Северцова и комнату для него нашла. Громко сказано — комнату: клетушку в шесть квадратных метров (Арбат, 44, кв. 5). В ней разместилось: деревянная койка с волосяным матрацем, некрашеный письменный стол с двумя ящиками, кресло с жестким сиденьем, на стене — полки с книгами. В таком виде она существовала до самой смерти писателя.
Свободного времени было предостаточно. И он занялся „освоением Москвы“, в долгих ежедневных прогулках стаптывая единственные, и без того ветхие, башмаки. Наблюдения сращивались с впечатлениями от прочитанных книг по истории города и старинных путеводителей; современность становилась прозрачной, сквозь нее начинало просвечивать прошлое, куда мысль и взгляд погружались все глубже. Возникал необычный образ Москвы: с различными, друг на друга наложенными следами живших в ней поколений. Это выразилось в движении от очерков, вроде „Московских вывесок“ или „2000 (К переименованию московских улиц)“, к документально-исторической философской повести в письмах „Штемпель: Москва“, напечатанной И. Лежневым в журнале „Россия“ в 1925 году (в том же, кстати, N 5, где публиковалась булгаковская „Белая гвардия“). Позже Кржижановским был составлен путеводитель по Москве для иностранных туристов. Разыскать эту книжку, изданную в 1932 году, пока не удалось: в конце тридцатых годов, когда из библиотек изымалось и уничтожалось все, могущее напоминать о „врагах народа“, исчезло и большинство выпущенных в первые два советских десятилетия путеводителей, где имена эти, конечно, назывались.
Постепенно Москва проникала и в прозу, становилась там полноправным действующим лицом. Герои таких вещей Кржижановского, как „Книжная закладка“, „Тринадцатая категория рассудка“, „Чужая тема“, „Швы“, связаны с Москвою сложными личными отношениями, которыми в большой мере сформированы, определены их характеры, мысли, настроения, стиль поведения, их затерянность, отчужденность от себе подобных в пространстве и времени этой густонаселенной пустыни.
Круг знакомств, хоть и медленно, ширился, дела понемногу налаживались. Таиров, которому кто-то пересказал некоторые из „Сказок для вундеркиндов“, захотел увидеться с автором. И в первую же встречу предложил преподавать в Государственных экспериментальных мастерских при Камерном театре. Побывав на лекциях Кржижановского, Таиров говорил, что по силе воздействия на аудиторию Кржижановский напоминает ему Жореса, хотя внешне между этими двумя ораторами вроде бы ничего общего.

*Задание*
Перепишите часть отрывка о Кржижановском, начиная со слов «Круг знакомств, хоть» и заканчивая словами «бы ничего общего.», заменив в ней «аудиторию» на «слушателей». Приведенный далее список взят из другого источника.

*Записи*
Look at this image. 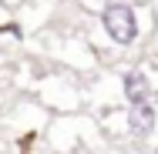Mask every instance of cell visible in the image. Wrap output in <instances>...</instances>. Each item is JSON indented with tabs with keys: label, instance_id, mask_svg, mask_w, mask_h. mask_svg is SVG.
I'll return each instance as SVG.
<instances>
[{
	"label": "cell",
	"instance_id": "1",
	"mask_svg": "<svg viewBox=\"0 0 158 154\" xmlns=\"http://www.w3.org/2000/svg\"><path fill=\"white\" fill-rule=\"evenodd\" d=\"M101 30H104V37H108L114 47H131V44H138V37H141V20H138L135 3H128V0H108L104 10H101Z\"/></svg>",
	"mask_w": 158,
	"mask_h": 154
},
{
	"label": "cell",
	"instance_id": "2",
	"mask_svg": "<svg viewBox=\"0 0 158 154\" xmlns=\"http://www.w3.org/2000/svg\"><path fill=\"white\" fill-rule=\"evenodd\" d=\"M125 127H128V137L135 141H148L158 127V107L148 101V104H135L125 111Z\"/></svg>",
	"mask_w": 158,
	"mask_h": 154
},
{
	"label": "cell",
	"instance_id": "3",
	"mask_svg": "<svg viewBox=\"0 0 158 154\" xmlns=\"http://www.w3.org/2000/svg\"><path fill=\"white\" fill-rule=\"evenodd\" d=\"M152 77L141 70V67H135V70H125L121 74V97L128 101V107H135V104H148L152 101Z\"/></svg>",
	"mask_w": 158,
	"mask_h": 154
}]
</instances>
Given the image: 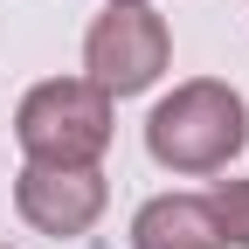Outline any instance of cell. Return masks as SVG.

*Ожидаемый ответ*
Круг знакомств, хоть и медленно, ширился, дела понемногу налаживались. Таиров, которому кто-то пересказал некоторые из „Сказок для вундеркиндов“, захотел увидеться с автором. И в первую же встречу предложил преподавать в Государственных экспериментальных мастерских при Камерном театре. Побывав на лекциях Кржижановского, Таиров говорил, что по силе воздействия на слушателей Кржижановский напоминает ему Жореса, хотя внешне между этими двумя ораторами вроде бы ничего общего.